| Exercise instructions |
Swap every "high-rise building" in the lines below for "office tower", keeping everything else the same. Leave the pictures out of your copy.

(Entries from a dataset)
■ ■ ■ ■

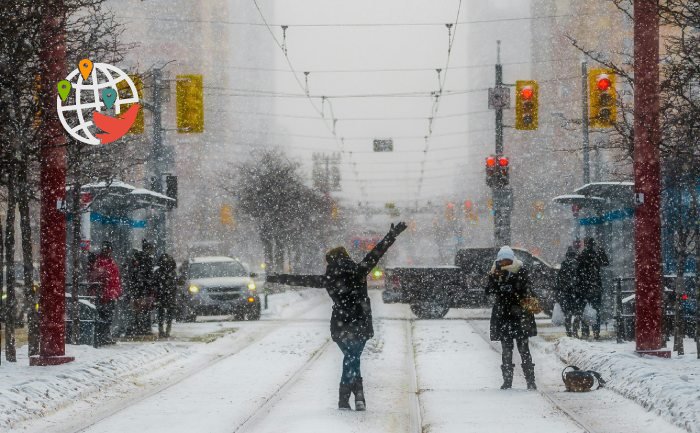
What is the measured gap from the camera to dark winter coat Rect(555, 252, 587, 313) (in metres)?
19.4

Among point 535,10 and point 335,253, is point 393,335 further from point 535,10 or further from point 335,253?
point 535,10

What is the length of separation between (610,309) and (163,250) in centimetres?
1151

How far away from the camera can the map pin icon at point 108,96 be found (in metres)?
16.7

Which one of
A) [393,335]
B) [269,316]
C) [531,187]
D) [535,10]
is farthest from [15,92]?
[535,10]

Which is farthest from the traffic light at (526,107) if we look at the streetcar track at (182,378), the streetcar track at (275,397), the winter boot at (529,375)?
the winter boot at (529,375)

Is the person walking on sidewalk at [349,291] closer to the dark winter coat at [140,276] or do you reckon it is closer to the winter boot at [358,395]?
the winter boot at [358,395]

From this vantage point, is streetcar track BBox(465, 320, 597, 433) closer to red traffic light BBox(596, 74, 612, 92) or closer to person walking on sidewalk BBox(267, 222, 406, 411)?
person walking on sidewalk BBox(267, 222, 406, 411)

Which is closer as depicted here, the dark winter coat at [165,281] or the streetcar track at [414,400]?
the streetcar track at [414,400]

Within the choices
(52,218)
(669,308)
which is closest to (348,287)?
(52,218)

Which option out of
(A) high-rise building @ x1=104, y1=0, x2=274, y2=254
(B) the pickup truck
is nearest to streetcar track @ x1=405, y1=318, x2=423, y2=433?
(B) the pickup truck

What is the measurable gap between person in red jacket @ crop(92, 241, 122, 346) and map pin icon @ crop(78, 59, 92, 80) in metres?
4.44

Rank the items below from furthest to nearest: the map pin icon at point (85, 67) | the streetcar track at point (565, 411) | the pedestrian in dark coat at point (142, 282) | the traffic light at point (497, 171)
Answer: the traffic light at point (497, 171)
the pedestrian in dark coat at point (142, 282)
the map pin icon at point (85, 67)
the streetcar track at point (565, 411)

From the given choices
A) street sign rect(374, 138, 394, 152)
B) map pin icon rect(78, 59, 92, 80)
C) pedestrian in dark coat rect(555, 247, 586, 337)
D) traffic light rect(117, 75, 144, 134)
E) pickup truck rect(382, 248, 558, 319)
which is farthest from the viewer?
street sign rect(374, 138, 394, 152)

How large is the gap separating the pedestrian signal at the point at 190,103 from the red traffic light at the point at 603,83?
8.58 metres
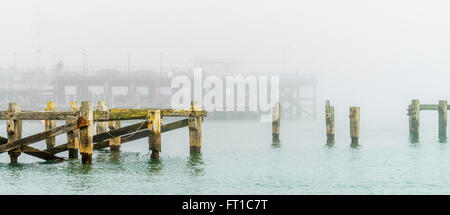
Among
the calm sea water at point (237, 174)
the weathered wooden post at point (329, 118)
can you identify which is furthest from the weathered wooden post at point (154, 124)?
the weathered wooden post at point (329, 118)

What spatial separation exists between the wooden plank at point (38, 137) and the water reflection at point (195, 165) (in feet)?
16.2

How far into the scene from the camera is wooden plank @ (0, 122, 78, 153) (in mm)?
22172

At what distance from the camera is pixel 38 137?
22.7 metres

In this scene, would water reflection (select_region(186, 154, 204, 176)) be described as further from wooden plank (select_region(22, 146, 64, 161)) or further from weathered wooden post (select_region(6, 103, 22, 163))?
weathered wooden post (select_region(6, 103, 22, 163))

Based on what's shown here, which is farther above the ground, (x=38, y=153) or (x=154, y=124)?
(x=154, y=124)

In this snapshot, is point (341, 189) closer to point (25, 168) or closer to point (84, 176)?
point (84, 176)

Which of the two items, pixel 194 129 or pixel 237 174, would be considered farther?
pixel 194 129

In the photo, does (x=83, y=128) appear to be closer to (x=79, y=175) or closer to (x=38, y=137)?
(x=79, y=175)

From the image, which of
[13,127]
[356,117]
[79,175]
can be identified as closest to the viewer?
[79,175]

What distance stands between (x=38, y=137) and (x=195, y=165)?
264 inches

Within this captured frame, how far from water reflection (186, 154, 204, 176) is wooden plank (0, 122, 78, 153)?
493cm

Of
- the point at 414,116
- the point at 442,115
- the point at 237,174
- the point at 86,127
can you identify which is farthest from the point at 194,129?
the point at 442,115

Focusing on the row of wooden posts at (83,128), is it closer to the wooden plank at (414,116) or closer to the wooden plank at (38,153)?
the wooden plank at (38,153)
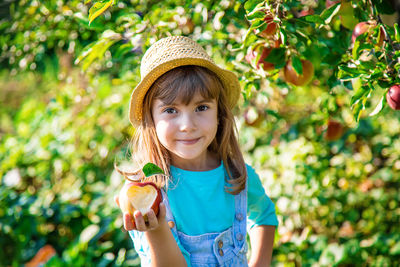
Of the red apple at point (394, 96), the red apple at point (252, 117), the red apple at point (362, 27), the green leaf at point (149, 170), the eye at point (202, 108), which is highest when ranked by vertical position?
the red apple at point (362, 27)

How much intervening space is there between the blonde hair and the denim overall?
8 centimetres

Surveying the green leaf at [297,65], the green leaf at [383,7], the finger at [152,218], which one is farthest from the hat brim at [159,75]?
the green leaf at [383,7]

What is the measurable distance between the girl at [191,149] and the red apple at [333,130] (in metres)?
0.83

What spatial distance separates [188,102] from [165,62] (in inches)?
5.1

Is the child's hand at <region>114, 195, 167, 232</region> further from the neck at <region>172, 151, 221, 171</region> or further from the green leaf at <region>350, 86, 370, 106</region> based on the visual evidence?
the green leaf at <region>350, 86, 370, 106</region>

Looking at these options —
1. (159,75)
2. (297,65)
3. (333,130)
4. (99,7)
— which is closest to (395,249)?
(333,130)

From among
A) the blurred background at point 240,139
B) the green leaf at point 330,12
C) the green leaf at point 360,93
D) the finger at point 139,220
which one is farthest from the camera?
the blurred background at point 240,139

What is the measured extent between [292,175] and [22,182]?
197 cm

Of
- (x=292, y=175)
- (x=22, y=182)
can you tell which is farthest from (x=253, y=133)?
(x=22, y=182)

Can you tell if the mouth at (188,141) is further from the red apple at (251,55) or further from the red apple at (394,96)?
the red apple at (394,96)

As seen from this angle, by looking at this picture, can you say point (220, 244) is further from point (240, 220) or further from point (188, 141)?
point (188, 141)

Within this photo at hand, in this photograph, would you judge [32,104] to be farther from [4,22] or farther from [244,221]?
[244,221]

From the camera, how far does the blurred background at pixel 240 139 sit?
5.78 ft

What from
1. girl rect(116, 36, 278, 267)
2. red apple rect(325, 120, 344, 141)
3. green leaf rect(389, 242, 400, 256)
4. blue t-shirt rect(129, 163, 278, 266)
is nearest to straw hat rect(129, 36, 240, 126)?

■ ■ ■ ■

| The reply |
What is the measured gap from the camera to dark winter coat Rect(555, 252, 587, 313) (in metres)?
19.4

Among point 535,10 and point 335,253, is point 393,335 further from point 535,10 or further from point 335,253?
point 535,10

What is the length of separation between (610,309) and (163,250) in centimetres?
1151

How far away from the camera can the map pin icon at point 108,96 be found (in metres)?
16.7

Which one of
A) [393,335]
B) [269,316]
C) [531,187]
D) [535,10]
is farthest from [15,92]?
[535,10]

Which is farthest from the traffic light at (526,107) if we look at the streetcar track at (182,378), the streetcar track at (275,397), the winter boot at (529,375)?
the winter boot at (529,375)

Is the person walking on sidewalk at [349,291] closer to the dark winter coat at [140,276] or do you reckon it is closer to the winter boot at [358,395]?
the winter boot at [358,395]

From this vantage point, is streetcar track BBox(465, 320, 597, 433) closer to red traffic light BBox(596, 74, 612, 92) or closer to person walking on sidewalk BBox(267, 222, 406, 411)?
person walking on sidewalk BBox(267, 222, 406, 411)

Which is closer as depicted here, the dark winter coat at [165,281] or the streetcar track at [414,400]?
the streetcar track at [414,400]

Within the choices
(52,218)
(669,308)
which is closest to (348,287)?
(52,218)

Which option out of
(A) office tower @ x1=104, y1=0, x2=274, y2=254
(B) the pickup truck
is nearest to streetcar track @ x1=405, y1=318, x2=423, y2=433?
(B) the pickup truck

What is the measurable gap between person in red jacket @ crop(92, 241, 122, 346) and map pin icon @ crop(78, 59, 92, 80) in metres?
4.44

Rank the items below from furthest to nearest: the map pin icon at point (85, 67) | the streetcar track at point (565, 411) | the pedestrian in dark coat at point (142, 282) | the traffic light at point (497, 171)
Answer: the traffic light at point (497, 171)
the pedestrian in dark coat at point (142, 282)
the map pin icon at point (85, 67)
the streetcar track at point (565, 411)

From the given choices
A) street sign rect(374, 138, 394, 152)
B) map pin icon rect(78, 59, 92, 80)
C) pedestrian in dark coat rect(555, 247, 586, 337)
D) traffic light rect(117, 75, 144, 134)
E) pickup truck rect(382, 248, 558, 319)
which is farthest from the viewer?
street sign rect(374, 138, 394, 152)

How large is the gap separating the pedestrian signal at the point at 190,103 from the red traffic light at the point at 603,83?
8.58 metres
Among
the calm sea water at point (237, 174)
the weathered wooden post at point (329, 118)
can you identify which is furthest from the weathered wooden post at point (154, 124)?
the weathered wooden post at point (329, 118)

What spatial separation exists between the wooden plank at point (38, 137) and the water reflection at point (195, 165) (in feet)?
16.2

How far into the scene from the camera is wooden plank @ (0, 122, 78, 153) (in mm)?
22172

At what distance from the camera is pixel 38 137?
22.7 metres

In this scene, would water reflection (select_region(186, 154, 204, 176)) be described as further from wooden plank (select_region(22, 146, 64, 161)) or further from weathered wooden post (select_region(6, 103, 22, 163))?
weathered wooden post (select_region(6, 103, 22, 163))

Based on what's shown here, which is farther above the ground, (x=38, y=153) or (x=154, y=124)?
(x=154, y=124)

In this snapshot, is point (341, 189) closer to point (25, 168) or closer to point (84, 176)?
point (84, 176)

Which of the two items, pixel 194 129 or pixel 237 174, would be considered farther?
pixel 194 129

In the photo, does (x=83, y=128) appear to be closer to (x=79, y=175) or closer to (x=38, y=137)?
(x=79, y=175)

From the image, which of
[13,127]
[356,117]
[79,175]
can be identified as closest to the viewer?
[79,175]

What distance stands between (x=38, y=137) and (x=195, y=165)?
264 inches

Within this captured frame, how far from water reflection (186, 154, 204, 176) is wooden plank (0, 122, 78, 153)?
493cm

Of
- the point at 414,116
- the point at 442,115
- the point at 237,174
- the point at 86,127
can you identify which is farthest from the point at 194,129?
the point at 442,115

Focusing on the row of wooden posts at (83,128), is it closer to the wooden plank at (414,116) or closer to the wooden plank at (38,153)?
the wooden plank at (38,153)
Of the red apple at point (394, 96), the red apple at point (252, 117), the red apple at point (362, 27), the green leaf at point (149, 170), the eye at point (202, 108), which is highest when ranked by vertical position?
the red apple at point (362, 27)

How much intervening space is there between the blonde hair and the denim overall?
8 centimetres

Surveying the green leaf at [297,65], the green leaf at [383,7], the finger at [152,218], which one is farthest from the hat brim at [159,75]?
the green leaf at [383,7]

What is the measurable distance between the girl at [191,149] and the red apple at [333,130] (in metres)?
0.83

What spatial distance separates [188,102] from [165,62] (in inches)?
5.1

Is the child's hand at <region>114, 195, 167, 232</region> further from the neck at <region>172, 151, 221, 171</region> or further from the green leaf at <region>350, 86, 370, 106</region> based on the visual evidence?
the green leaf at <region>350, 86, 370, 106</region>

Looking at these options —
1. (159,75)
2. (297,65)
3. (333,130)
4. (99,7)
— which is closest to (395,249)?
(333,130)

From among
A) the blurred background at point 240,139
B) the green leaf at point 330,12
C) the green leaf at point 360,93
D) the finger at point 139,220
which one is farthest from the camera?
the blurred background at point 240,139

What is the measured extent between [292,175] and [22,182]?
197 cm

Of
- (x=292, y=175)
- (x=22, y=182)
can you tell which is farthest from (x=253, y=133)?
(x=22, y=182)

Can you tell if the mouth at (188,141) is further from the red apple at (251,55) or further from the red apple at (394,96)?
the red apple at (394,96)

As seen from this angle, by looking at this picture, can you say point (220, 244) is further from point (240, 220) or further from point (188, 141)?
point (188, 141)

Within this photo at hand, in this photograph, would you judge [32,104] to be farther from [4,22] or farther from [244,221]?
[244,221]

From the camera, how far does the blurred background at pixel 240 139 sit?
5.78 ft

What from
1. girl rect(116, 36, 278, 267)
2. red apple rect(325, 120, 344, 141)
3. green leaf rect(389, 242, 400, 256)
4. blue t-shirt rect(129, 163, 278, 266)
is nearest to straw hat rect(129, 36, 240, 126)?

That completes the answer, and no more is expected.